PASSAGE PROVIDED:
+===+
Now 18, Jack Champion’s life forever changed when he was 12 years old. Back in the summer of 2017, the young Virginia-based actor, who had just a few small credits to his name, learned that he had booked a screen test for the highly-anticipated Avatar sequel, The Way of Water. Can’t get better than that, right? Well, that same day he also found out that he’d been cast in a little film called Avengers: Endgame. “It was such a big moment for me,” Champion tells Vanity Fair.

So, before he’d head to Los Angeles in hopes of landing the critical Avatar part of Spider, a human child who has become an honorary Na’vi, he flew to Atlanta for “a nice warmup,” a.k.a. shooting his memorable Endgame scene. You can spot him early in the second-highest grossing film of all-time (the highest, coincidentally, is Avatar), when Paul Rudd’s Scott Lang has finally escaped from the Quantum Realm after five years. He returns unaware that Thanos has erased half of the population with the snap of his finger. Walking down a post-apocalyptic street, Lang is passed by a kid on a bike and asks, “Hey, kid, what the hell happened here?” As Kid on Bike, as he’s credited, Champion doesn’t speak. He only shoots an ominous look at Rudd’s character, but Champion made sure to pick Ant-Man’s brain offscreen.

“Before my screen test, I asked Paul Rudd if he had any advice,” Champion shares. “And I feel like every high-profile actor will tell you the same thing: Go with your gut. Acting is subjective, so it’s all about feeling what’s right, and if it feels wrong, then it is wrong.”
+===+
STATED EXERCISE 1:
Retype all of the records exactly, leaving out the pictures.
The records that follow have no connection to the article about Jack Champion.
+===+
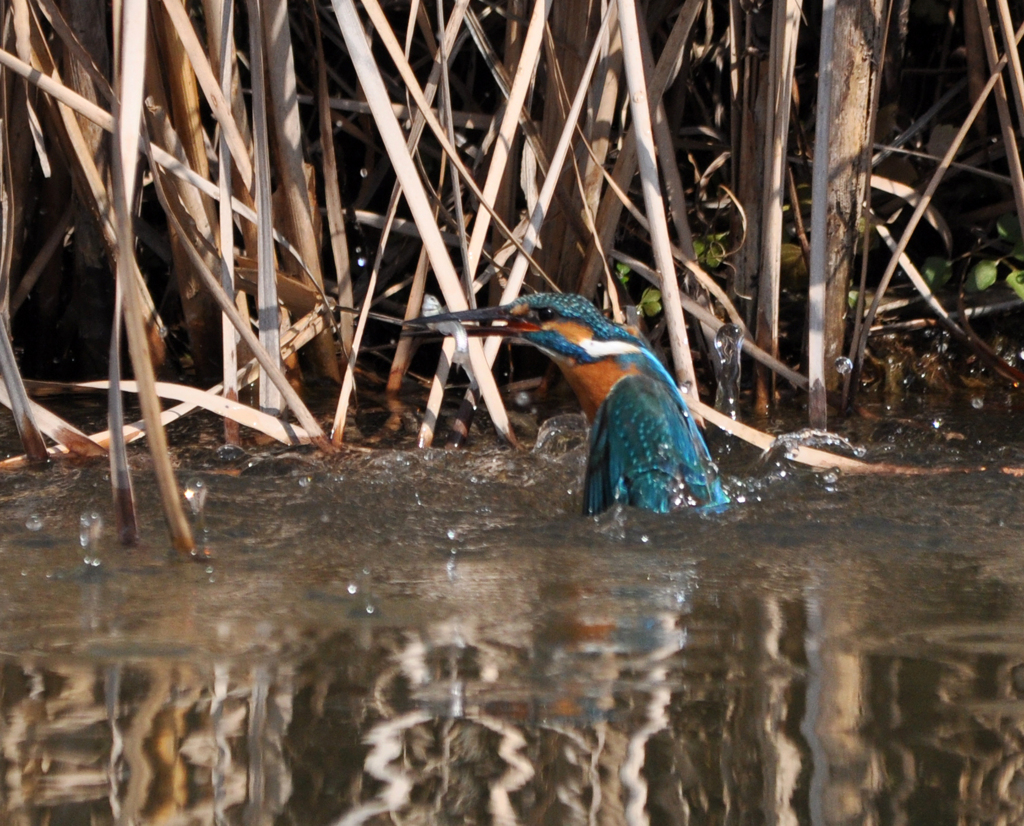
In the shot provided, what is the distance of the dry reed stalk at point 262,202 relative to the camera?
9.11ft

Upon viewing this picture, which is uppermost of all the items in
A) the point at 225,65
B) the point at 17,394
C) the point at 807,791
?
the point at 225,65

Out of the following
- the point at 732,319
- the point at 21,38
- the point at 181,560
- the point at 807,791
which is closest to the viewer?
the point at 807,791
+===+
STATED EXERCISE 2:
Write out the article about Jack Champion from "Now 18, Jack Champion’s" to "Champion tells Vanity Fair.", substituting "Ohio-based" for "Virginia-based".

COMPLETE RESPONSE 1:
In the shot provided, what is the distance of the dry reed stalk at point 262,202 relative to the camera?
9.11ft

Upon viewing this picture, which is uppermost of all the items in
A) the point at 225,65
B) the point at 17,394
C) the point at 807,791
?
the point at 225,65

Out of the following
- the point at 732,319
- the point at 21,38
- the point at 181,560
- the point at 807,791
which is closest to the viewer?
the point at 807,791

COMPLETE RESPONSE 2:
Now 18, Jack Champion’s life forever changed when he was 12 years old. Back in the summer of 2017, the young Ohio-based actor, who had just a few small credits to his name, learned that he had booked a screen test for the highly-anticipated Avatar sequel, The Way of Water. Can’t get better than that, right? Well, that same day he also found out that he’d been cast in a little film called Avengers: Endgame. “It was such a big moment for me,” Champion tells Vanity Fair.